Rows of spatial question data:
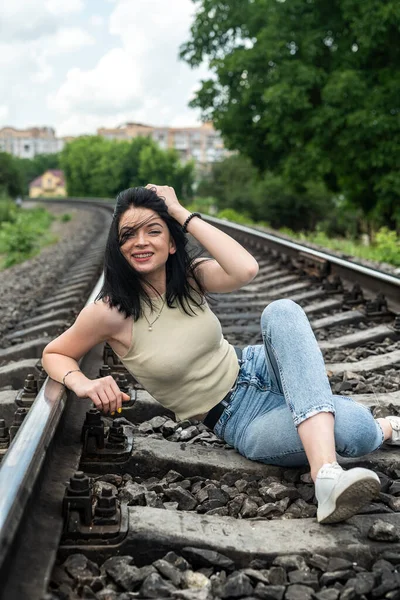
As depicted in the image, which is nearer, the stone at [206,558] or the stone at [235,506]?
the stone at [206,558]

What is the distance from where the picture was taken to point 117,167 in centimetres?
7412

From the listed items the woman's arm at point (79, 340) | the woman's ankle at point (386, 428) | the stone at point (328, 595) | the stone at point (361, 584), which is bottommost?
the stone at point (328, 595)

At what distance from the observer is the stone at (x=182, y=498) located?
7.45 ft

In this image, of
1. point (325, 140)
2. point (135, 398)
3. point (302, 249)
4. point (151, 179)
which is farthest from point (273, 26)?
point (151, 179)

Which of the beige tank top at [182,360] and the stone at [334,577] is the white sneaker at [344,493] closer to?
the stone at [334,577]

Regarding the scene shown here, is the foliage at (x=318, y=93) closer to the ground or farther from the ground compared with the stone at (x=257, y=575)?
farther from the ground

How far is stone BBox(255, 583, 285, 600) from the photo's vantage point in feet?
5.70

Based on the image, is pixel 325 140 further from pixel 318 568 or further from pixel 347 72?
pixel 318 568

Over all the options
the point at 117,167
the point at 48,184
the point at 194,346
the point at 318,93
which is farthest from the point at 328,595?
the point at 48,184

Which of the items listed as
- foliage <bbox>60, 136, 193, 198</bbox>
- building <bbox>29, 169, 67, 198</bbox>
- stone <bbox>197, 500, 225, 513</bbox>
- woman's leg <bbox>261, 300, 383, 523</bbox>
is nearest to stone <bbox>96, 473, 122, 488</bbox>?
stone <bbox>197, 500, 225, 513</bbox>

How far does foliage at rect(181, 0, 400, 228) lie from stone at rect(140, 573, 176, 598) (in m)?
15.5

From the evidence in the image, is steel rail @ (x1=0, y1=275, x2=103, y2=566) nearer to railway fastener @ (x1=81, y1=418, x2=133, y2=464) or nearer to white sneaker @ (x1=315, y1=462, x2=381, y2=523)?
railway fastener @ (x1=81, y1=418, x2=133, y2=464)

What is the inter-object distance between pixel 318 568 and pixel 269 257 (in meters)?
6.72

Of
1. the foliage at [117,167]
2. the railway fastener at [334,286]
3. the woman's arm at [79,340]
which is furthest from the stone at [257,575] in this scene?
the foliage at [117,167]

Problem requirements:
Please transcribe the material above exactly as written. Leave the pictures out.

Full answer:
As depicted in the image, which is nearer, the stone at [206,558] or the stone at [235,506]?
the stone at [206,558]

What is the distance from where the picture was taken to point 117,167 in centimetres?
7412

From the listed items the woman's arm at point (79, 340) | the woman's ankle at point (386, 428) | the stone at point (328, 595) | the stone at point (361, 584), which is bottommost?
the stone at point (328, 595)

At what distance from the observer is the stone at (x=182, y=498) located?
7.45 ft

In this image, of
1. point (325, 140)
2. point (135, 398)
3. point (302, 249)
4. point (151, 179)
which is farthest from point (273, 26)?
point (151, 179)

Which of the beige tank top at [182,360] and the stone at [334,577] is the white sneaker at [344,493] closer to?
the stone at [334,577]

Regarding the scene shown here, is the foliage at (x=318, y=93) closer to the ground or farther from the ground compared with the stone at (x=257, y=575)?
farther from the ground

How far is stone BBox(255, 583, 285, 600) from the photo's vantage point in feet?
5.70

Based on the image, is pixel 325 140 further from pixel 318 568 or further from pixel 347 72?
pixel 318 568

Over all the options
the point at 117,167
the point at 48,184
the point at 194,346
the point at 318,93
which is farthest from the point at 328,595?
the point at 48,184

Which of the items listed as
- foliage <bbox>60, 136, 193, 198</bbox>
- building <bbox>29, 169, 67, 198</bbox>
- stone <bbox>197, 500, 225, 513</bbox>
- woman's leg <bbox>261, 300, 383, 523</bbox>
is nearest to stone <bbox>96, 473, 122, 488</bbox>?
stone <bbox>197, 500, 225, 513</bbox>

How far does foliage at rect(181, 0, 400, 228) lie from stone at rect(140, 573, 176, 598) (in m)?
15.5

From the evidence in the image, is steel rail @ (x1=0, y1=275, x2=103, y2=566) nearer to railway fastener @ (x1=81, y1=418, x2=133, y2=464) or nearer to white sneaker @ (x1=315, y1=462, x2=381, y2=523)?
railway fastener @ (x1=81, y1=418, x2=133, y2=464)

What is the inter-object distance between pixel 318 568 and pixel 269 257 (in meters)?
6.72

Of
1. the foliage at [117,167]
2. the railway fastener at [334,286]
3. the woman's arm at [79,340]
which is furthest from the stone at [257,575] in this scene?
the foliage at [117,167]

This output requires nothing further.